3. En deuxième lieu, d'une part, l'article L. 423-23 du code de l'entrée et du séjour des étrangers et du droit d'asile, applicable aux ressortissants marocains en vertu de l'article 9 de l'accord franco-marocain, dispose que : " L'étranger ne vivant pas en état de polygamie, qui n'entre pas dans les catégories prévues aux articles L. 423-1, L. 423-7, L. 423-14, L. 423-15, L. 423-21 et L. 423-22 ou dans celles qui ouvrent droit au regroupement familial, et qui dispose de liens personnels et familiaux en France tels que le refus d'autoriser son séjour porterait à son droit au respect de sa vie privée et familiale une atteinte disproportionnée au regard des motifs du refus, se voit délivrer une carte de séjour temporaire portant la mention " vie privée et familiale " d'une durée d'un an, sans que soit opposable la condition prévue à l'article L. 412-1. Les liens mentionnés au premier alinéa sont appréciés notamment au regard de leur intensité, de leur ancienneté et de leur stabilité, des conditions d'existence de l'étranger, de son insertion dans la société française ainsi que de la nature de ses liens avec sa famille restée dans son pays d'origine. L'insertion de l'étranger dans la société française est évaluée en tenant compte notamment de sa connaissance des valeurs de la République ". L'article L. 412-1 du même code dispose que : " (...) la première délivrance d'une carte de séjour temporaire (...) est subordonnée à la production par l'étranger du visa de long séjour (...) ".

4. D'autre part, aux termes de l'article 8 de la convention européenne de sauvegarde des droits de l'homme et des libertés fondamentales : " 1. Toute personne a droit au respect de sa vie privée et familiale, de son domicile et de sa correspondance. 2. Il ne peut y avoir ingérence d'une autorité publique dans l'exercice de ce droit que pour autant que cette ingérence est prévue par la loi et qu'elle constitue une mesure qui, dans une société démocratique, est nécessaire à la sécurité nationale, à la sûreté publique, au bien-être économique du pays, à la défense de l'ordre et à la prévention des infractions pénales, à la protection de la santé ou de la morale, ou à la protection des droits et libertés d'autrui (...) ".

5. Il est constant que Mme B... a sollicité la délivrance d'un titre de séjour, non pas en qualité d'ascendante à charge, mais sur le seul fondement de l'article L. 423-23 du code de l'entrée et du séjour des étrangers et du droit d'asile. Il résulte de ces dispositions que, contrairement à ce qu'a retenu le préfet de la Côte-d'Or en indiquant, pour rejeter cette demande, qu'il appartenait à celle-ci de " retourner dans son pays d'origine afin de solliciter un visa de long séjour ", la délivrance du titre de séjour ainsi sollicité par Mme B... n'était pas subordonnée à la présentation d'un tel visa. Par suite, et ainsi que l'ont retenu les premiers juges, Mme B... est fondée à soutenir que le préfet de la Côte-d'Or a entaché sa décision d'une erreur de droit.

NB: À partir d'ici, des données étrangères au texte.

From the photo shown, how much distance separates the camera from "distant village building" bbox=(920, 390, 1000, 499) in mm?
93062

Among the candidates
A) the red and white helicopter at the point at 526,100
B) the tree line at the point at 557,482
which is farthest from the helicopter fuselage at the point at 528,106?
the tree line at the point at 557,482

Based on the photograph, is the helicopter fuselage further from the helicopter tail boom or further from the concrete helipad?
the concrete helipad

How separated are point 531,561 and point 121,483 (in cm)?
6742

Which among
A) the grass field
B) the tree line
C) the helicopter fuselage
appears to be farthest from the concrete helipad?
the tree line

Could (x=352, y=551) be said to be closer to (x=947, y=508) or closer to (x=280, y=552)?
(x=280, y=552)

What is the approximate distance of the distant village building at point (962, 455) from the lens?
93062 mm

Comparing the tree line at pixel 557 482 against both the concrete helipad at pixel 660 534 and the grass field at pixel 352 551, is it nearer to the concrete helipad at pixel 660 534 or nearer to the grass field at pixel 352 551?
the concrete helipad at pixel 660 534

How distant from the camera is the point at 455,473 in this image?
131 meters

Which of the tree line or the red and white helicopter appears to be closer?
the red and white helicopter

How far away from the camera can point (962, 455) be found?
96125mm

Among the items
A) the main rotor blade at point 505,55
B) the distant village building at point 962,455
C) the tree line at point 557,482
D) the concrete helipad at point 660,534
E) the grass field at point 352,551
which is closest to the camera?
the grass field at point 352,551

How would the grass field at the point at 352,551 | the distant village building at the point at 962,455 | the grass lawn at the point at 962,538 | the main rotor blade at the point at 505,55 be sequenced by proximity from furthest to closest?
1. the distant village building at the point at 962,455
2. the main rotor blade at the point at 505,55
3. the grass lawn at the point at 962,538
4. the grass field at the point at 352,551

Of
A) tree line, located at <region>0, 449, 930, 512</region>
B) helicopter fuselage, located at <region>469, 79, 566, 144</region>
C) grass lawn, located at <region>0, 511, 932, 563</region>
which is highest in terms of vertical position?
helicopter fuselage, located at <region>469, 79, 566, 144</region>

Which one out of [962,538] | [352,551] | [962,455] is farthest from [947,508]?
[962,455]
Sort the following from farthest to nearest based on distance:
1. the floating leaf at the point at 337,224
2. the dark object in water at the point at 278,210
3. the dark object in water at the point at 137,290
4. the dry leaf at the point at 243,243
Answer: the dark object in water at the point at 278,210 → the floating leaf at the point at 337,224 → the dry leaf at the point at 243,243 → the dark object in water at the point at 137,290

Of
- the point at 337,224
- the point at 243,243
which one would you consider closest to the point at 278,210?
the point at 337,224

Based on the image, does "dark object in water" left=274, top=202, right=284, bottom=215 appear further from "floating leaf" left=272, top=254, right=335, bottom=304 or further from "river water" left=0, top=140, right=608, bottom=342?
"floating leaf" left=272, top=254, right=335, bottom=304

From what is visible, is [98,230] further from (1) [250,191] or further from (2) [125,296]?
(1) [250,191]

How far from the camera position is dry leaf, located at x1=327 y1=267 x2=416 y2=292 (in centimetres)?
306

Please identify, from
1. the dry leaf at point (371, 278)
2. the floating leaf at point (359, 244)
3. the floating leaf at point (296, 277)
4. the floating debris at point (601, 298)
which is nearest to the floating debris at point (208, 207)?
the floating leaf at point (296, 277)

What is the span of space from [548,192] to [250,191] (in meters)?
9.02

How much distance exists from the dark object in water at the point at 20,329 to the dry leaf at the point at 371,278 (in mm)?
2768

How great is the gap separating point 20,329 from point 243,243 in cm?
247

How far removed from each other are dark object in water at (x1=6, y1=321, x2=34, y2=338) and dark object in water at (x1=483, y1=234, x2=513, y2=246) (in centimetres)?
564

6. Toutefois, comme indiqué au point 2 du présent arrêt, le préfet de la Côte-d'Or s'est également fondé, pour rejeter la demande de Mme B..., sur l'absence d'atteinte disproportionnée à son droit au respect de sa vie privée et familiale eu égard à " l'intensité, la stabilité et l'ancienneté de ses liens personnels (...) ainsi que ses conditions d'existence en France ".

7. Il ressort des pièces du dossier que Mme B..., ressortissante marocaine née en 1947, est entrée en France au cours du mois d'octobre 2020, accompagnée de son époux, qui s'y trouve également en situation irrégulière depuis. A la date de la décision litigieuse, elle résidait ainsi depuis moins d'un an sur le territoire français, après avoir vécu jusqu'à l'âge de soixante-treize ans dans son pays d'origine. Si elle invoque son état de santé et celui de son époux, il ne résulte pas des certificats médicaux produits que les époux ne pourraient être pris en charge médicalement en cas de retour dans leur pays d'origine. Par suite, la présence de deux de leurs enfants majeurs en France, dont ils ont précédemment vécu séparés, de même que le décès d'autres membres de leur famille, ne sont pas de nature à établir que le refus de titre de séjour litigieux porte une atteinte disproportionnée à leur droit au respect de leur vie privée et familiale, ainsi que l'a retenu le préfet de la Côte-d'Or.

8. Il résulte de l'instruction que le préfet de la Côte-d'Or aurait pris la même décision s'il s'était fondé sur ce seul motif.

9. Par suite, les moyens tirés de la méconnaissance de l'article L. 423-23 du code de l'entrée et du séjour des étrangers et du droit d'asile et de l'article 8 de la convention européenne de sauvegarde des droits de l'homme et des libertés fondamentales doivent être écartés.

10. En troisième lieu, et pour ces mêmes motifs, le préfet de la Côte-d'Or n'a pas commis d'erreur manifeste d'appréciation des conséquences de sa décision sur la situation personnelle de Mme B....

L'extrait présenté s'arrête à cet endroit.